EXERCISE REQUIREMENTS: Put the text lines of the records below into a numbered list, skipping blank lines and leaving out the pictures.

RECORDS SUPPLIED:
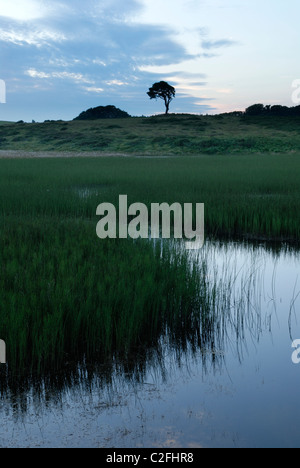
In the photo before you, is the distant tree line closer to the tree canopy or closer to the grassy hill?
the grassy hill

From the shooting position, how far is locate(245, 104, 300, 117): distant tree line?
83625 millimetres

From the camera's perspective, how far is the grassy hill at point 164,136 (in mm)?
53281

RESPONSE:
1. In the photo before you, is the distant tree line closer to the tree canopy or closer to the grassy hill?
2. the grassy hill
3. From the shooting position, how far is locate(245, 104, 300, 117): distant tree line?
4. 83625 millimetres
5. From the camera's perspective, how far is the grassy hill at point 164,136 (in mm)?
6. 53281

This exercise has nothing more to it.